I need another blog to read like a hole in my head but Andrew Peterson has started blogging through the recording of his next album and occasionally I'll skim his posts. I'm not all that into the details of recording an album since I'm not talented in that area but AP is one of the funniest and cookiest people I've ever sorta known. Just read the liner notes on his CD's and you'll get a taste of it.
There's been a running joke about Dumbledore on there that resulted in Derek Webb's image morphed with the vernerable Hogwarts headmaster.
Good to know this is how some of the brightest minds in "Christian" music spend their time! :)

Monday, July 30, 2007

Laundry Mix-Up

The kids and I were playing this afternoon after nap time when I looked up at Rebekah and noticed something was different with her denim shorts. Sure enough, I looked at the tag--24 months. No embroidered flowers on them. She was wearing Benjamin's shorts and had been all day long.

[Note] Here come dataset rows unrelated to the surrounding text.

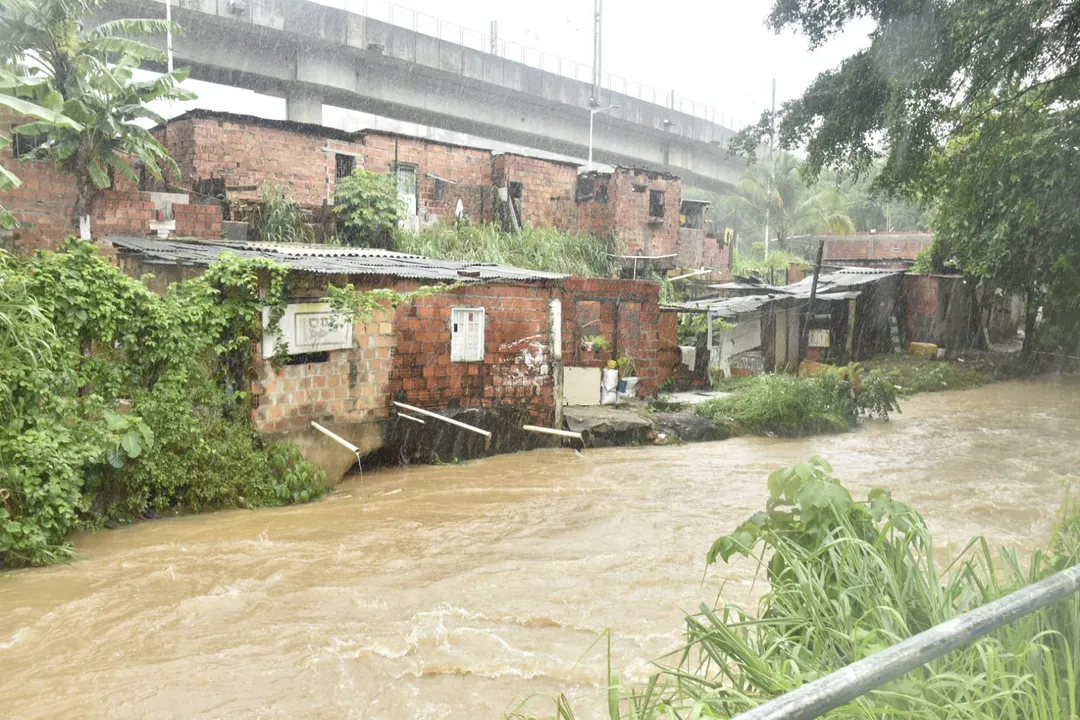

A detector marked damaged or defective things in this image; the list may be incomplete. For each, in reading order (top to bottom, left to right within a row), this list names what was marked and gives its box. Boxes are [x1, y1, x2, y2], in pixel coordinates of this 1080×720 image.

rusted metal roof [106, 236, 570, 280]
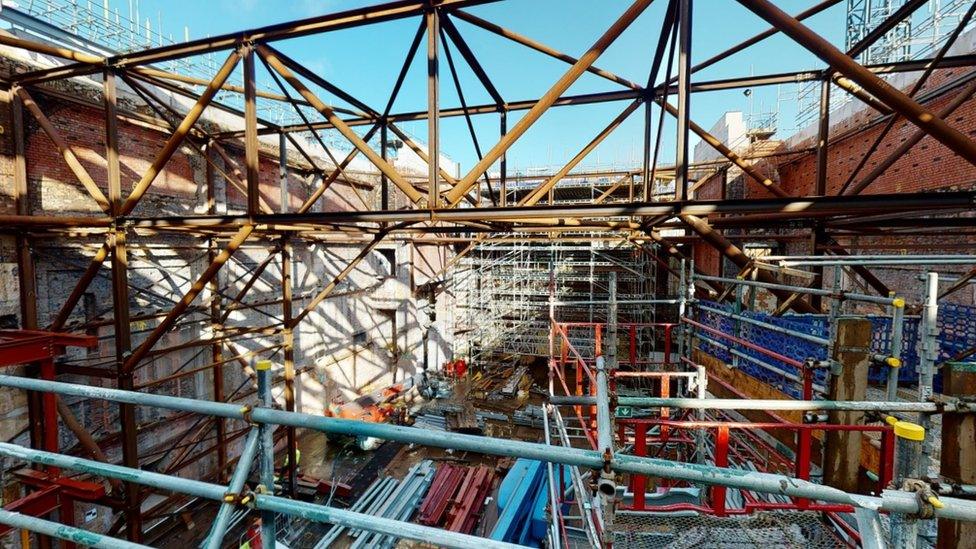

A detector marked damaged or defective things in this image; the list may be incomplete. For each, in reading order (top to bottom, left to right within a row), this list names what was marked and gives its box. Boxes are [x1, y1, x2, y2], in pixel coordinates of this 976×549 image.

rusty steel beam [120, 50, 242, 215]
rusty steel beam [446, 0, 652, 206]
rusty steel beam [736, 0, 976, 167]
rusty steel beam [123, 223, 255, 372]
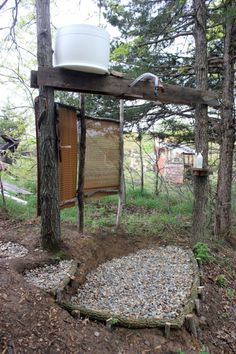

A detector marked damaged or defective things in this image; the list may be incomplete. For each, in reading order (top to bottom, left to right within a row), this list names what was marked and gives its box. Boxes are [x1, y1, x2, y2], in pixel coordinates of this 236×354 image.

rusty metal panel [57, 103, 78, 209]
rusty metal panel [82, 118, 120, 196]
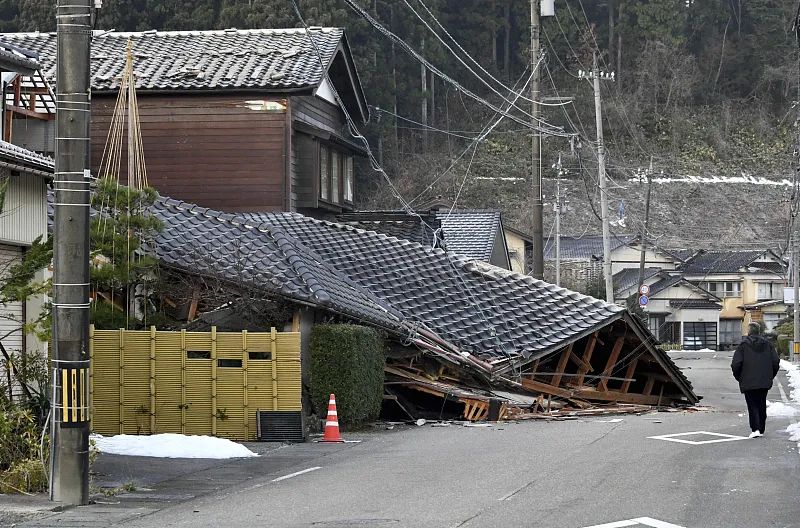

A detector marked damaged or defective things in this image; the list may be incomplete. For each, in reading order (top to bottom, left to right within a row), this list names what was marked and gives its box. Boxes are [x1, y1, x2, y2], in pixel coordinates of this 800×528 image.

So maybe she can get hand-me-downs from her little brother.

Sunday, July 29, 2007

Journeying Together

If any word sums up this week it would be "community." I know that's such a buzzword in some of the circles we're in right now, but this week proved its beauty and value in so many ways. We're just not made to be singular and private. Even D, as he crossed the country this week said, "I hate traveling alone." No one wants to experience life alone.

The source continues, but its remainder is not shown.